“Big data” is all the rage these days – there are conferences, journals, and a million consultants. Until a few weeks ago, I mocked the term mercilessly. I don’t mock it anymore.

Not a “big” data problem

Facebook has a big data problem. Google has a big data problem. Even MySpace probably has a big data problem. Most businesses, including 37signals, don’t.
I would guess that among our “peer group” (SaaS businesses), we probably handle more data than most, but our volume of data is still relatively small: we generate around a terabyte of assorted log data (Rails, Nginx, HAproxy, etc.) every day, and a few gigabytes of higher “density” usage and performance data. I’m strictly talking about non-application data here – not the core data that our apps use, but all of the tangential data that’s helpful to improve the performance and functionality of our products. We’ve only even attempted to use this data in the last couple of years, but it’s invaluable for informing design decisions, finding performance hot spots, and otherwise improving our applications.
The typical analytical workload with this data is a few gigabytes or tens of gigabytes – sometimes big enough to fit in RAM, sometimes not, but generally within the realm of possibility with tools like MySQL and R. There are some predictable workloads to optimize for (add indexes for data stored in MySQL, instrument in order to work with more condensed data, etc.), but the majority aren’t things that you ordinarily plan for particularly well. Querying this data can be slow, but it’s all offline, non-customer facing applications, so latency isn’t hugely important.
None of this is an insurmountable problem, and it’s all pretty typical of “medium” data – enough data you have to think about the best way to manage and analyze it, but not “big” data like Facebook or Google.

Technology changes everything

The challenges of this medium amount of data are, however, enough that I occasionally wish for a better solution for extracting information from logs or a way to enable more interaction with large amounts of data in our internal analytics application.
A few months ago, Taylor spun up a few machines on AWS to try out Hive with some log data. While it was kind of exciting to see queries running split across machines in a cluster, the performance of simple queries on a moderately sized dataset (a few gigabytes) on these virtualized instances wasn’t particularly impressive – in fact, it was much slower than using MySQL with the same dataset.
A couple weeks ago Cloudera released Impala, with the promise of Hive like functionality with much lower latency. I decided to give Hadoop-based SQL-like technologies another shot.
We set up a couple of machines in a cluster, pulled together a few sample datasets, and ran a few benchmarks comparing Impala, Hive, and MySQL, and the results were encouraging for Impala.

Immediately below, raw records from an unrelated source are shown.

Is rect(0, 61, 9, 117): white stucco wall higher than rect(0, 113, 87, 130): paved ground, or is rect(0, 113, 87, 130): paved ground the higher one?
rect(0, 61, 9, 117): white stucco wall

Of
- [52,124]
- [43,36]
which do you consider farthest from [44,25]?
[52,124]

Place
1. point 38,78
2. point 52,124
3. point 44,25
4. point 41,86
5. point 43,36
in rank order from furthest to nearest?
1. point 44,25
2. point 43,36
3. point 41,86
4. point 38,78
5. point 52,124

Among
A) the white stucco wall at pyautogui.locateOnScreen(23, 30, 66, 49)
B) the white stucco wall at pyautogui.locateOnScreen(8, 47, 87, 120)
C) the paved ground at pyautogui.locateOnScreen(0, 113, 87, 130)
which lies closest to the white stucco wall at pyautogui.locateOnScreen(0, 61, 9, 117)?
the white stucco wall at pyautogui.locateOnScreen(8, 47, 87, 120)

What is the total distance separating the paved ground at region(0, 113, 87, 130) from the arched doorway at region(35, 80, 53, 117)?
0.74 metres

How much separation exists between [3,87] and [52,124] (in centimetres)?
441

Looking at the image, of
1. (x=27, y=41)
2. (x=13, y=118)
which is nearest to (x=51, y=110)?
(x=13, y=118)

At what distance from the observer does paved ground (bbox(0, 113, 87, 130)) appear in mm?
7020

Workload Impala Query Time Hive Query Time MySQL Query Time
5.2 Gb HAproxy log – top IPs by request count 3.1s 65.4s 146s
5.2 Gb HAproxy log – top IPs by total request time 3.3s 65.2s 164s
800 Mb parsed rails log – slowest accounts 1.0s 33.2s 48.1s
800 Mb parsed rails log – highest database time paths 1.1s 33.7s 49.6s
8 Gb pageview table – daily pageviews and unique visitors 22.4s 92.2s 180s

These aren’t scientific benchmarks by any means (nothing’s been especially tuned or optimized), but I think they’re indicative enough: on real hardware, it’s certainly possible to dramatically improve on tools like MySQL for these sorts of analytical workloads. With larger datasets, you’d expect the performance differential to grow (none of these datasets exceeded the buffer pool size in MySQL).
We’re still in the early stages of actually putting this to use – setting up the data flows, monitoring, reporting, etc., and there are sure to be many ups-and-downs as we continue to dig deeper. So far though, I’m thrilled to have been proven wrong about the utility of these technologies for businesses at sub-Facebook scale, and I’m more than happy to eat crow in this case.